**What you will do**.
1. In the court opinion excerpt on personal jurisdiction, what percentage of ePorner's viewers were located outside the United States?
2. Carry the court opinion excerpt on personal jurisdiction forward from its final sentence.

**Reading passage**.
AMA Multimedia, a Nevada-based company, sued the
Polish operators of ePorner over the use of AMA’s adult
video content on ePorner’s website. Id. at 1204–05. AMA
argued that specific jurisdiction existed in Nevada because
U.S. visitors comprised approximately 20% of ePorner’s
userbase and because ePorner featured geotargeted
advertisements, had terms of service agreements with U.S.
customers, and used a U.S. domain name server. Id. at
1210–12. Although the case involved the federal long arm
                    BRISKIN V. SHOPIFY, INC.                23

provision, see Fed. R. Civ. P. 4(k)(2), the same due process
requirements applied. See AMA, 970 F.3d at 1207–08.
    We held that the district court did not have specific
jurisdiction over ePorner’s Polish operators. That was
because the case differed from Mavrix in several material
respects relevant here. Id. at 1210. First, unlike the website
in Mavrix, ePorner’s subject matter did not have a “forum-
specific focus.” Id. Instead, it was a global website with
80% of its viewers located outside of the United States. Id.
Second, it was individual users, not ePorner, that uploaded
U.S.-generated content, so the popularity of that content was
a consequence of users’ actions rather than evidence of
ePorner’s intention to target the U.S. market. Id. Although
the defendants “may have foreseen that ePorner would
attract a substantial number of viewers in the United States,”
this was not sufficient to establish express aiming. Id. Third,
the use of geo-located advertisements did not constitute
express aiming when users in every forum—including
forums outside of the United States—would receive ads
targeted to their locations. Id. at 1211. “If such geo-located
advertisements constituted express aiming,” we reasoned,
“ePorner could be said to expressly aim at any forum in
which a user views the website.” Id. (emphasis in original).
This, too, was different than Mavrix, which involved
advertisements that specifically “targeted California
residents.” Id. ePorner’s “advertising structure” presented
another key difference because ePorner used “a third-party
advertising company” and did not “control the
advertisements shown on the site.” Id. In sum, because “the
United States was not ‘the focal point’ of the website ‘and of
the harm suffered,’” there was no express aiming. Id. at
1212 (quoting Walden, 571 U.S. at 287).
24                  BRISKIN V. SHOPIFY, INC.

    The third case in this line is Will Co. See 47 F.4th 917.
Will Co. was a Japanese entertainment producer that made
adult videos. Id. at 919. It sold its copyrighted videos in the
United States. Id. Will Co. later learned that ThisAV.com,
a video-hosting site based in Hong Kong, was displaying its
videos without permission. Id. Will Co. then sued the
owners of ThisAV.com for copyright infringement in federal
court. Id.

**Supplied data**.
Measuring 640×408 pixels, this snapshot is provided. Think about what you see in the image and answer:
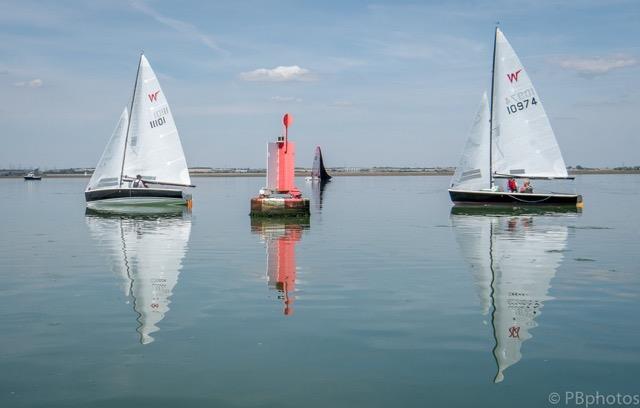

**Answers in order**.
1. 80%

2.
    We held that ThisAV.com’s operators were subject to
personal jurisdiction in the United States. Id. at 927; see
generally Fed. R. Civ. P. 4(k)(2). Unlike in AMA, there were
key features of ThisAV.com’s business model that evinced
a forum-specific focus. Important to our analysis was that
the company hosted its website on servers in Utah and
purchased content delivery network services for North
America, which made its website load faster in the United
States than in other countries. 47 F.4th at 924–95. This
helped the defendant increase its success in the U.S. market
and showed that it was “motivated to appeal to viewers in
the United States more than any other geographical
location.” Id. at 925. In addition, we noted that the legal
compliance materials on ThisAV.com’s website were
“relevant almost exclusively to viewers in the United
States.” Id. From the combination of U.S.-focused
technology and U.S.-focused compliance materials, we
inferred that the platform operators “prepared for U.S.
visitors to the exclusion of all others,” and on this basis
found express aiming at the United States. Id. at 926.
    Taking Mavrix, AMA, and Will Co. together, a few
through-lines emerge. First, the fact that a broadly
accessible web platform knowingly profits from consumers
in the forum state is not sufficient to show that the defendant
                     BRISKIN V. SHOPIFY, INC.                 25

is expressly aiming its intentional conduct there. See AMA,
970 F.3d at 1210; see also Will Co., 47 F.4th at 926.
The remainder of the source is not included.